So now I get the "fun" [/sarcasm] job of trying to sort this kernel panic out. Try it a few more times, the same thing happens.

So, ok. Now I'm thinking that the hardware is too new for this older Linux distro and version (and kernel). So, I take out my Intel Core i7-3930K system (one of them that I use to run my tape backup system), and I plug the hard drive into that system, along with the video card back in, and run through the boot and installation process (which worked without any issues of course), power down the 3930K, take the hard drive back out, and plug it into the 5950X system.
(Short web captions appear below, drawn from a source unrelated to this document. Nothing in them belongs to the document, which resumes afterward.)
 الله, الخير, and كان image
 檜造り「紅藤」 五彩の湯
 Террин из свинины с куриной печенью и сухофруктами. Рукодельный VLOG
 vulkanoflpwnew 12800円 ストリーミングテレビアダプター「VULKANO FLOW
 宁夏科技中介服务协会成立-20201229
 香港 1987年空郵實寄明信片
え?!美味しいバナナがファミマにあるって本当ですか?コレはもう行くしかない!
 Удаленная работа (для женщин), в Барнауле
Power it on. (I set the BIOS to power on after AC loss so that I can turn on the system even when it isn't inside a case and I don't have a power button connected to it.)

The official CentOS forums state that they only support CentOS 7.9.2009, so I try that as well, still to no avail.
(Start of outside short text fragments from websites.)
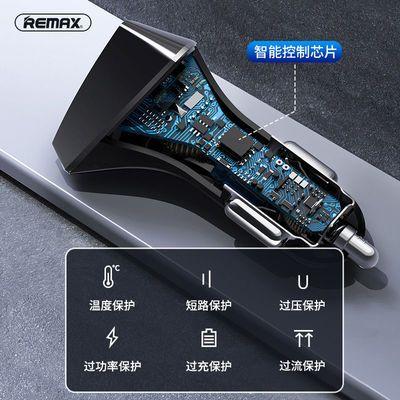 REMAX外星人Pro 35W 3USB快充车载充电器双U 17W+PD 18W点烟器充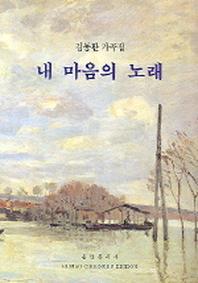 내 마음의 노래(김동환 가곡집)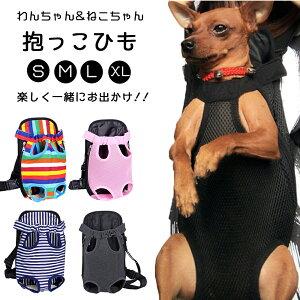 犬 抱っこひも 犬スリング ペット用品 ドッグスリング 犬 猫 バッグ スリング かわいい オシャレ ポータブル 散歩 旅行 お出かけ ドッグ 2way 小型犬 中型犬 おんぶ紐 グッズ
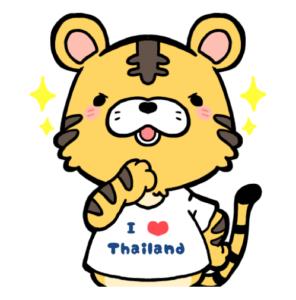 タイガーさん
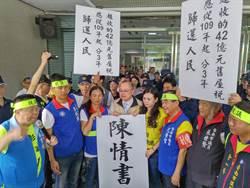 抗議台南房屋稅 國民黨市議員與房衫軍上街怒吼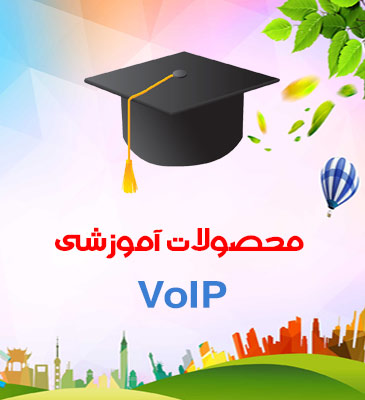 محصولات آموزشی ویپ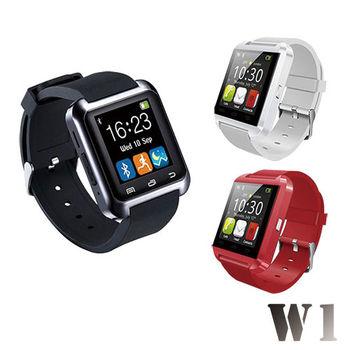 2入超值組合【長江】W1 藍牙多功能 觸控智慧手錶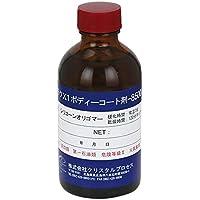クリスタルプロセス ハイテクX1ボディーコート剤-8500 200ml
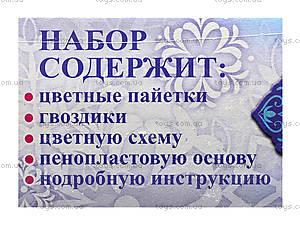 Картинки из паеток Фрозен «Олаф», 15162020Р, купить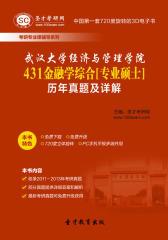 武汉大学经济与管理学院431金融学综合[专业硕士]历年真题及详解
Eventually, I end up using a spare Intel 545 series 512 GB SATA 6 Gbps SSD that I had laying around so that I could try installing and re-installing, trying different drivers, kernel modules, kernels, etc. a LOT faster than I was able to with a 7,200 rpm HDD.

End net result: I filed a bug report with kernel.org because the mainline kernel 5.15.11 kept producing kernel panics with the Mellanox 100 Gbps Infiniband network card installed. And it didn't matter whether I tried to use the "inbox" CentOS Infiniband drivers or the "official" Mellanox OFED Infiniband drivers.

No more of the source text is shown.